Seperti sejawatnya di Kota Gudeg, ribuan mahasiswa yang berkumpul di depan gedung DPRD Kota Malang, Jawa Timur, juga mengenakan pakaian serba hitam, Selasa, 18 Februari 2025. Mereka bahkan membakar poster bergambar Prabowo-Gibran yang dibubuhi tulisan efisienshit. Para demonstran menuding efisiensi yang dilakukan pemerintah merupakan siasat untuk menambal anggaran program Makan Bergizi Gratis yang digembar-gemborkan Prabowo saat kampanye pilpres 2024.
Di Kota Surakarta, Jawa Tengah, aksi massa digelar di kantor DPRD setempat. Selain membakar ban, demonstran juga menggelar aksi berjalan mundur sebagai simbolisasi atas situasi Indonesia yang ditengarai mengalami kemunduran.
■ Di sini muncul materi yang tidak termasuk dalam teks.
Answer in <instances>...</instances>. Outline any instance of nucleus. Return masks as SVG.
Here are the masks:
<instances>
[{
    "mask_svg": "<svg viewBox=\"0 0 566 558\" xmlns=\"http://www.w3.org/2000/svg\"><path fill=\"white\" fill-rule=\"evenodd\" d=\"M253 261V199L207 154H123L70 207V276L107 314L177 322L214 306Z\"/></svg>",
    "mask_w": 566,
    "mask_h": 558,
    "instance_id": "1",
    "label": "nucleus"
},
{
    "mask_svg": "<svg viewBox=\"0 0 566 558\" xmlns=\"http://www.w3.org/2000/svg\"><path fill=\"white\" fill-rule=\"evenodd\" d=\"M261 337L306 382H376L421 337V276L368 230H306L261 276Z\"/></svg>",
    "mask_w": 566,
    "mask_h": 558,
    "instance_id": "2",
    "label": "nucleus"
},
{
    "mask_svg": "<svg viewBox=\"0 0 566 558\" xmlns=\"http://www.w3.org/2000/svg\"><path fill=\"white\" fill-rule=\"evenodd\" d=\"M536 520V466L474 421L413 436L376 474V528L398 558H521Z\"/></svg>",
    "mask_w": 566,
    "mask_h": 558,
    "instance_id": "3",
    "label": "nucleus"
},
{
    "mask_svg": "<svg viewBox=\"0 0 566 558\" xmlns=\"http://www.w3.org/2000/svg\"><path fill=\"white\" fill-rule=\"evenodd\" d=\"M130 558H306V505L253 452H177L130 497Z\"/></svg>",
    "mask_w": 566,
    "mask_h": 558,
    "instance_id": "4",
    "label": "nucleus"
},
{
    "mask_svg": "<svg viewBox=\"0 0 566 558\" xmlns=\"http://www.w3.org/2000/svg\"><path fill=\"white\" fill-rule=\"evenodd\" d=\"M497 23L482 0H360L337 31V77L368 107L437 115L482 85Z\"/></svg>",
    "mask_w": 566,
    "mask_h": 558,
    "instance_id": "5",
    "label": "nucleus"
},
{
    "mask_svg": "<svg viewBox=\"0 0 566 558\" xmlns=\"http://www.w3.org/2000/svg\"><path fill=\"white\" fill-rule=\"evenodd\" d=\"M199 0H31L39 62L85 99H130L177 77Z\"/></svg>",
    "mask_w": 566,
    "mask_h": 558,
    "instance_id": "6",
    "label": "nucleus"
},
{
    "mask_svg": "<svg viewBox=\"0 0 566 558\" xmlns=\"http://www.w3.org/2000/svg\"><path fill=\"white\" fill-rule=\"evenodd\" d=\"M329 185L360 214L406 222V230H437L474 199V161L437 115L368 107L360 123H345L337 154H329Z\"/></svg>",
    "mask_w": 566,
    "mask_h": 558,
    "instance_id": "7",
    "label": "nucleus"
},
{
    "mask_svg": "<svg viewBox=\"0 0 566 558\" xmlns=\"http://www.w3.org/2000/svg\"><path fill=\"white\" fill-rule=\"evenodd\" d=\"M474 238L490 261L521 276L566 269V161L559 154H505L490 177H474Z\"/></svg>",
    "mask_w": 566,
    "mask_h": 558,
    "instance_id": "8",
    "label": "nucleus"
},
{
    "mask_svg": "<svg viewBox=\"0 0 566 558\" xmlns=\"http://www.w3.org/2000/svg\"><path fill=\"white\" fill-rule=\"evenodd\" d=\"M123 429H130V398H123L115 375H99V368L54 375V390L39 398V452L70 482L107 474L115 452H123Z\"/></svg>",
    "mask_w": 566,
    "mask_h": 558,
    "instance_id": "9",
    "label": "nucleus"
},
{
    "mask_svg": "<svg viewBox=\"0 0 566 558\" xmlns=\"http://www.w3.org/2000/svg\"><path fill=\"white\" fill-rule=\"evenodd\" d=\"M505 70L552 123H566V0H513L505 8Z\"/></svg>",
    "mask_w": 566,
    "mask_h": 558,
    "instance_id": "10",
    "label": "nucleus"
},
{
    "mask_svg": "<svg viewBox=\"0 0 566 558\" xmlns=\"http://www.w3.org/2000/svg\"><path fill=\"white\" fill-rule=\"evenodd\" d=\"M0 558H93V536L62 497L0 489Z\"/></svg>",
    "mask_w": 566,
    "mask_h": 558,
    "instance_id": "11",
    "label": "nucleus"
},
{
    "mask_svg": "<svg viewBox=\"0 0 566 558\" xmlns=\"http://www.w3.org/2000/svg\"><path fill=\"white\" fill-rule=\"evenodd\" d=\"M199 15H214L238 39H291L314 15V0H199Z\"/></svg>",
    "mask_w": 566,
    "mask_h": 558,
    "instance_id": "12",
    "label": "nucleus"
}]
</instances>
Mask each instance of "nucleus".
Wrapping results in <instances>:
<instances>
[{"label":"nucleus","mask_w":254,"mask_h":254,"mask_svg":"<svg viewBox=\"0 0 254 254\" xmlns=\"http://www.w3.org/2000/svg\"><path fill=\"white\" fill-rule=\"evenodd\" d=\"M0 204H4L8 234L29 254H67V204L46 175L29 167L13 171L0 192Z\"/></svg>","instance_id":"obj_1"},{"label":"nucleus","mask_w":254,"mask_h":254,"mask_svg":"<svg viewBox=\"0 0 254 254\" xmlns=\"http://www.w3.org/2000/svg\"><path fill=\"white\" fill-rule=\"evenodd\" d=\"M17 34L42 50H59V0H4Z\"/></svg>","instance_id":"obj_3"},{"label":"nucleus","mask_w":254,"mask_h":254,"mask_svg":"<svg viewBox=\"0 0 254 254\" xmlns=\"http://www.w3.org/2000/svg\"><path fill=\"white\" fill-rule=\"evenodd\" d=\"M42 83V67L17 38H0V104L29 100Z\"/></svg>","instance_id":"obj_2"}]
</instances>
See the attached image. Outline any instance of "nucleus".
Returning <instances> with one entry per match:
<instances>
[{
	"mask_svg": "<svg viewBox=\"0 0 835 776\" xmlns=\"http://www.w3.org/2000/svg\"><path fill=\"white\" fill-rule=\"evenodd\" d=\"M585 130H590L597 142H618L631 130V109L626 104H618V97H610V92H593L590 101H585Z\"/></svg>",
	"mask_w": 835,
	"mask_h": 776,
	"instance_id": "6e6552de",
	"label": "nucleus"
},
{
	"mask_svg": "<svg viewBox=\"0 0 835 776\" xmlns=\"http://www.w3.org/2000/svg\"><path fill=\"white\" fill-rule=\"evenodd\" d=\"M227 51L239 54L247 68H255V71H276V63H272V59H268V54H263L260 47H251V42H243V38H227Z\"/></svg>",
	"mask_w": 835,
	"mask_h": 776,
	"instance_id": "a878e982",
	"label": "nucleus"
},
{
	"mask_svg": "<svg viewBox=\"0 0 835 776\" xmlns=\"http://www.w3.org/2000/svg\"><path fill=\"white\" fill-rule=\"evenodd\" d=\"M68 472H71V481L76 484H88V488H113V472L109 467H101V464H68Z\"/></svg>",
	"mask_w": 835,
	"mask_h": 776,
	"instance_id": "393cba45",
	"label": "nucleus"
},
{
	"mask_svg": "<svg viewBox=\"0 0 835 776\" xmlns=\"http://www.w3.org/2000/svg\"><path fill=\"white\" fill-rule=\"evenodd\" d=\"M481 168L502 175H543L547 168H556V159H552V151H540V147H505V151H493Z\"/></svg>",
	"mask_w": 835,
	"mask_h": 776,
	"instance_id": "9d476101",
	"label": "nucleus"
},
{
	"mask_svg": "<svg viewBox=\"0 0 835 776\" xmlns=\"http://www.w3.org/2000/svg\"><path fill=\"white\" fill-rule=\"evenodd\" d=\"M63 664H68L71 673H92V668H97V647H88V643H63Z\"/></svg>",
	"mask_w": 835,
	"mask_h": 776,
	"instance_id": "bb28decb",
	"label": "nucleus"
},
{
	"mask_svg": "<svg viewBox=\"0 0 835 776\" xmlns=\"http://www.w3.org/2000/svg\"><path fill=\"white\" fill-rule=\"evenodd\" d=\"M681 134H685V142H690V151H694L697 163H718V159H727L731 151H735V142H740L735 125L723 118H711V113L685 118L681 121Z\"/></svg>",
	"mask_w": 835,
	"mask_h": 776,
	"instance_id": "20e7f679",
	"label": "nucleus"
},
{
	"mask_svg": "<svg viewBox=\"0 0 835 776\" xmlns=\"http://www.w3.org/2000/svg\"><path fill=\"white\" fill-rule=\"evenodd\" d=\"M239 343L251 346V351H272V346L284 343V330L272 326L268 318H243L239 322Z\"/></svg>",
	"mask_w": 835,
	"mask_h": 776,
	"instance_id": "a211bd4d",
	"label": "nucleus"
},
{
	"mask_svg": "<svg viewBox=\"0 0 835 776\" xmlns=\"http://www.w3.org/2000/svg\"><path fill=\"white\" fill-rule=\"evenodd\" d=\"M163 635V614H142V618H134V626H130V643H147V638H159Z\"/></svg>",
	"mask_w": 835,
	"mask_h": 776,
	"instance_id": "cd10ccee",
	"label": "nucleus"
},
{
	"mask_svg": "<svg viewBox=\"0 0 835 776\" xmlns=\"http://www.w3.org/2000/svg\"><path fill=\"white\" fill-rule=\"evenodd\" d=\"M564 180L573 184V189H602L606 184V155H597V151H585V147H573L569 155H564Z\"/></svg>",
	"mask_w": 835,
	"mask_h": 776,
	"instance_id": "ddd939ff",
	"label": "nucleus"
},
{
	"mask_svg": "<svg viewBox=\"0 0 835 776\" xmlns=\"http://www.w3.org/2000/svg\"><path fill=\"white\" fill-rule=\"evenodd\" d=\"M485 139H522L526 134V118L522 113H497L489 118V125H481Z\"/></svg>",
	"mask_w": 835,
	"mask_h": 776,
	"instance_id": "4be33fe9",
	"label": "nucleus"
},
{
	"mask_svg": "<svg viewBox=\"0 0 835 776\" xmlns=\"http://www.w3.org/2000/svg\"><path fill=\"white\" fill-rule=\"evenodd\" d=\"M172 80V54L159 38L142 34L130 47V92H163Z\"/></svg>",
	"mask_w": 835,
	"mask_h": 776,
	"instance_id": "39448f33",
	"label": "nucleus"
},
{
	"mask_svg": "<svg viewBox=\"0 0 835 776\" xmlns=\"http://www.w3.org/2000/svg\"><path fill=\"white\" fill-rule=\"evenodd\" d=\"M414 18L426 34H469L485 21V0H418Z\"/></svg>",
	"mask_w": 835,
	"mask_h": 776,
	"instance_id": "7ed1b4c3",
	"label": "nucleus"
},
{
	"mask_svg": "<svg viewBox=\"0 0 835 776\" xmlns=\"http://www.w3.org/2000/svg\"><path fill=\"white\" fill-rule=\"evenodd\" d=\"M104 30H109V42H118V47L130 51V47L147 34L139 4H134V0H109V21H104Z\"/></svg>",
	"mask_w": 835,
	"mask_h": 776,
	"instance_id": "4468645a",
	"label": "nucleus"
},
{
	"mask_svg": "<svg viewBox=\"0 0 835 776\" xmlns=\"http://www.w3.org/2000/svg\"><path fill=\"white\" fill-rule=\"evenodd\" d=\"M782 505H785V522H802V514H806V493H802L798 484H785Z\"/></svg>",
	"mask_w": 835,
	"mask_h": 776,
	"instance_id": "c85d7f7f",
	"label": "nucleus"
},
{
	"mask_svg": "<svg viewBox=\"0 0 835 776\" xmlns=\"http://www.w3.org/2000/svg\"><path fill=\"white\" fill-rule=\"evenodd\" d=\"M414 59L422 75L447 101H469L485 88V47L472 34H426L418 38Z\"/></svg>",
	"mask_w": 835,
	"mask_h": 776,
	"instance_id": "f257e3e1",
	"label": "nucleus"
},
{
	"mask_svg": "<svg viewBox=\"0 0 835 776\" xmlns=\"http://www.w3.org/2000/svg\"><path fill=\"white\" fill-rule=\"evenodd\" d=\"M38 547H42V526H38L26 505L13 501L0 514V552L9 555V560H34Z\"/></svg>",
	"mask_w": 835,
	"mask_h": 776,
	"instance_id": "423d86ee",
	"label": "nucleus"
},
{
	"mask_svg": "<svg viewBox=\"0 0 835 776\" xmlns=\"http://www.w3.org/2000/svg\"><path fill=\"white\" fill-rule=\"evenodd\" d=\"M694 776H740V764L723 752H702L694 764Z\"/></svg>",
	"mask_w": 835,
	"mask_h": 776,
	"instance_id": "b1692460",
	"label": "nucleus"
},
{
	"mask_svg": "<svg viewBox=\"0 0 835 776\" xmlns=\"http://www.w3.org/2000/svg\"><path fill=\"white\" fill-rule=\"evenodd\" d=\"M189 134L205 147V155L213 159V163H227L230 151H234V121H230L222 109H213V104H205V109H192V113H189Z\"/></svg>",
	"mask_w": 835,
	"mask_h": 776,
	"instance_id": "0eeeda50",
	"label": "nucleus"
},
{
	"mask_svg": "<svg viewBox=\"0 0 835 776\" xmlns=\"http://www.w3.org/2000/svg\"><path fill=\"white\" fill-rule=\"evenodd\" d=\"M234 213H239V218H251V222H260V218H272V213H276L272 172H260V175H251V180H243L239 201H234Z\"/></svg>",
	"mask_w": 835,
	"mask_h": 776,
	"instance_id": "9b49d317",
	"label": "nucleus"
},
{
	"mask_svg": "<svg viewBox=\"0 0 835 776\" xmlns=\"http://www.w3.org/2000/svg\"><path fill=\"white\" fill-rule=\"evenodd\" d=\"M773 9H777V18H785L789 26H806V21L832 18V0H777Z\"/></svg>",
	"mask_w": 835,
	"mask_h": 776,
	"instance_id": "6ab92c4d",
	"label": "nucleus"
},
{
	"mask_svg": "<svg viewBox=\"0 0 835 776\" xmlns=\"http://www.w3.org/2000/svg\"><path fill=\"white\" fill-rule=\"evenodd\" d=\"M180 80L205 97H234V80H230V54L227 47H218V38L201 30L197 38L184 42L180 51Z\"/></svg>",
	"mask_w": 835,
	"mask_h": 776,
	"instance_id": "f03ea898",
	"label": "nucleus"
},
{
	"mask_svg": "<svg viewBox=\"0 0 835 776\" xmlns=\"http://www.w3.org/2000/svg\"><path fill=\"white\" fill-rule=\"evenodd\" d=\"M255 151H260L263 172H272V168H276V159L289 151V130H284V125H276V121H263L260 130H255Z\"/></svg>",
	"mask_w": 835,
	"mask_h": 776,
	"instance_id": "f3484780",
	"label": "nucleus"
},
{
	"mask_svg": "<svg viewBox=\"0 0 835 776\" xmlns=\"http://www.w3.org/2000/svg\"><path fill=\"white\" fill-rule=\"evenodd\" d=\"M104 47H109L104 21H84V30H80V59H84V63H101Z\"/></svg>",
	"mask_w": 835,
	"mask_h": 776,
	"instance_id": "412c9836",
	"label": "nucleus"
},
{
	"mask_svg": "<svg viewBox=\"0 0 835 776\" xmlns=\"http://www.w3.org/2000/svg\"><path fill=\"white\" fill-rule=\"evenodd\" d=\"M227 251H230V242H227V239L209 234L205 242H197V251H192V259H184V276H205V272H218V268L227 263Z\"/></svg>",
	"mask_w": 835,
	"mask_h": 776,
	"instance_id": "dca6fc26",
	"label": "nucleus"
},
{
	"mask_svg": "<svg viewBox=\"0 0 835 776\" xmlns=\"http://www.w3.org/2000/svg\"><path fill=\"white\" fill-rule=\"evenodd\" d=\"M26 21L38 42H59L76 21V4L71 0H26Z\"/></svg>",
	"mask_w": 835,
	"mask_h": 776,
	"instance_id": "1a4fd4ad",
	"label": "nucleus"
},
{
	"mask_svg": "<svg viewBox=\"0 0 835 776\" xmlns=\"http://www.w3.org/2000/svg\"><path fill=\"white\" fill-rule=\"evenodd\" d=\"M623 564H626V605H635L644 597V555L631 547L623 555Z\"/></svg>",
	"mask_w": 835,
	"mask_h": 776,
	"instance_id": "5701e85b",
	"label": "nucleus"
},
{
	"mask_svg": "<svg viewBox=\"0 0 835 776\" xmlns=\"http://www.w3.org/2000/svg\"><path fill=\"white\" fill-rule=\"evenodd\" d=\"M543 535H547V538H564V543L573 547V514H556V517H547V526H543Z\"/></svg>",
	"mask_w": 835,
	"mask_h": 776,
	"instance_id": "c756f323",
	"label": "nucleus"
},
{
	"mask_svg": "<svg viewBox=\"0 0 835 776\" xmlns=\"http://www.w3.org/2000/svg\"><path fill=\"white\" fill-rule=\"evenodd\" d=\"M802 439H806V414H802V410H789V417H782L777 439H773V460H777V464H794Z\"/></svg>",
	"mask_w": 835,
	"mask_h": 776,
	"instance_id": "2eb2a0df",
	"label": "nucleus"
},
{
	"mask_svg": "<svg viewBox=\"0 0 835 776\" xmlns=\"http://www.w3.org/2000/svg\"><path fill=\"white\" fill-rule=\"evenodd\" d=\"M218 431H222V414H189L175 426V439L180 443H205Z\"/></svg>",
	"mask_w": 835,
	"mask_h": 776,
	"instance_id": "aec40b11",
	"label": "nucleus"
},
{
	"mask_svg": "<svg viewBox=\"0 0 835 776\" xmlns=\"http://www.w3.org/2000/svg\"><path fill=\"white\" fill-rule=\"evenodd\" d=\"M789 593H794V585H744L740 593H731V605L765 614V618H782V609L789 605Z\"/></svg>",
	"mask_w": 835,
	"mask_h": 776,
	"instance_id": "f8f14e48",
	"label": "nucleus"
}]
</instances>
Para mahasiswa tak melakukan aksi sendiri. Sejumlah emak-emak turut menggelar demonstrasi di kawasan Tugu Tani, Jakarta Pusat, Selasa lalu. Memakai daster, mereka membentangkan sejumlah poster berisi beragam tuntutan. Masih di Jakarta, di sela-sela aksi #IndonesiaGelap di dekat Patung Kuda, kawasan Monas, kaum ibu yang tergabung dalam gerakan “Ibu-Ibu Peduli” juga tampak membagikan makanan dan minumam gratis kepada peserta aksi.
Disertai seruan cuti bersama, aksi #IndonesiaGelap masih akan berlanjut . Aksi ini akan kembali digelar di seputaran Patung Kuda, kawasan Monas, Jakarta Pusat, Jumat, 21 Februari 2025.
Satu hal yang pasti, keresahan mereka yang terlibat dalam gelombang demonstrasi ini, sama. Suara mereka juga sama. Mereka sama-sama ingin melawan kegelapan yang menggelayuti masa depan Indonesia.